» **TEXT PROVIDED**:

═══

Writer's picture: Ioannis SegounisIoannis Segounis

Originally Published: Summer 2016, "The Journal of Performance Measurement"



Introduction


The performance industry has evolved considerably over the past decades. Concepts such as performance calculation, presentation, evaluation and attribution have become more complicated than ever. This is due to a changing investment industry, which has evolved from one mostly focused on traditional investment strategies to one with many complex alternatives.


Despite progress, the investment performance practice remains at its infancy. Department heads such as Chief Risk Officer and Chief Compliance Officer are common place nowadays in most large investment firms but performance lags behind and the question asked should be: “why?”


Is it a lack of education or expertise? No, not at all. Performance has come a long way in the academic space and specialists in this field are the best positioned to be able to thoroughly evaluate the related results. The CFA Institute has developed a designation focused on performance, the CIPM (Certificate in Investment Performance Measurement) that consolidates industry academia in the area of performance and provides a unique training ground not available anywhere else.


Is it because the front office too often controls the aspect of returns? Perhaps, given that portfolio management professionals are greatly pressured as their professional identity is heavily associated to the performance that they generate. While the front office may not have issues with a Chief Risk Officer (CRO) and Chief Compliance Officer (CCO), the area of performance receives pushback to have a position of equal stature because it is tied so much to personal (and even firm-wide) remuneration. This pushback is naïve thinking. Sure, bonuses may benefit in the short term under the current non-Chief Performance Officer structure but in the long-run firms are missing out on greater gains. The following article will provide a framework for the advocacy of the Chief Performance Officer (CPO) role.


Why the current structure is not optimal


Front Office


Although many performance departments are independent of the front office, in far too many cases the firm’s final evaluation is dependent on the front office’s analysis and judgement. Meaning, the numbers calculated may have been vetted by the performance team but the interpretation of those numbers are still kept in the hands of Chief Investment Officers (CIOs) and Portfolio Managers (PMs). The issue with this practice is the lack of objectivity, independence and victim to various biases resulting in minimal benefits to investors and managers for that matter. How does it impact both stakeholders, it does so by holding on to alpha pretenders and failing to recognize alpha generators.


What most firms and investors fail to realize is the significance of the impact biases tend to have on performance. Many times managers will go out of their way to look for and accept only data that supports their story. They will avoid any other data that may contradict their story. These biases are referred to as “confirmation bias” and “biased assimilation”, respectively. Imagine big pharma using protocol that only looks at positive test results and avoids all the negative ones. How many bad drugs would we have out there today? It would end that firm’s business immediately. In the investment industry the opposite is true.


Another issue lies in “the story” many firms have to sell. They focus so much on “the story” that they tend to lose focus on the numbers behind it and this message is relayed to the investors. Firms will focus on how all the successes were due to skill, any failings were out of their hands and that they knew all along about the reasons behind the outcomes. In behavioural finance these are referred to as the “narrative fallacy”, “self-attribution bias” and “hindsight bias”.

═══

» **STORED DATA**:
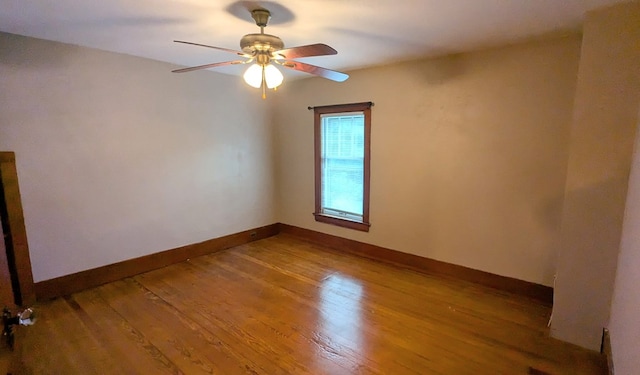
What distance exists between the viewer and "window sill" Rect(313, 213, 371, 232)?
4.10m

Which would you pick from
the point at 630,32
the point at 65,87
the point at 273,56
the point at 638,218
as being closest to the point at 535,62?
the point at 630,32

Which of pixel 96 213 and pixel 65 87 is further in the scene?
pixel 96 213

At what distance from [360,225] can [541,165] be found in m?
2.07

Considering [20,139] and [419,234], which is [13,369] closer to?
[20,139]

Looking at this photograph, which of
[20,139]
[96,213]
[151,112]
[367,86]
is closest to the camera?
[20,139]

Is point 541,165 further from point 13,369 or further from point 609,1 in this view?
point 13,369

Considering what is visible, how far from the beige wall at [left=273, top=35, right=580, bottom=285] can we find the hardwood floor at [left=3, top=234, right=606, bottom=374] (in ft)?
1.45

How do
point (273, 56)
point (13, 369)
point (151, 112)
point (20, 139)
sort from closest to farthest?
point (13, 369) → point (273, 56) → point (20, 139) → point (151, 112)

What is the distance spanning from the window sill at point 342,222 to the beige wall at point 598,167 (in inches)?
84.6

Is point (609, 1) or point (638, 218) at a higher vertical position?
point (609, 1)

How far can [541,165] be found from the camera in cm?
279

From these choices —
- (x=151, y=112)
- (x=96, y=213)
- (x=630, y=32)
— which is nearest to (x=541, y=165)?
(x=630, y=32)

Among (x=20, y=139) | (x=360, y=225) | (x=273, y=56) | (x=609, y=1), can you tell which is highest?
(x=609, y=1)

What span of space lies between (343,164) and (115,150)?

═══

» **WORK TO COMPLETE**:
A. In the article arguing for a Chief Performance Officer role, what performance-focused designation has the CFA Institute developed?
B. Carry on the article arguing for a Chief Performance Officer role, picking up after its final sentence.
You can set the lines aside; they aren't needed for this work.

» **ANSWER LIST**:
A. The CIPM (Certificate in Investment Performance Measurement).

B.
Operations and Risk


Since the bad old days of “writing in your numbers”, performance has come a long way by being placed under the guise of Chief Operating Officers (COO) and CROs rather than held directly under the CIO as done in the past. The change in positioning within the firm has provided some independence to performance measurement functions but these alternatives are still impediments to fully realizing the potential.


Under Operations, performance becomes focused on processing numbers and producing reports only. The firm and its investors miss out on the specialized analysis and skill of qualified performance specialists gained over years of experience and education (CIPM, CFA, etc.).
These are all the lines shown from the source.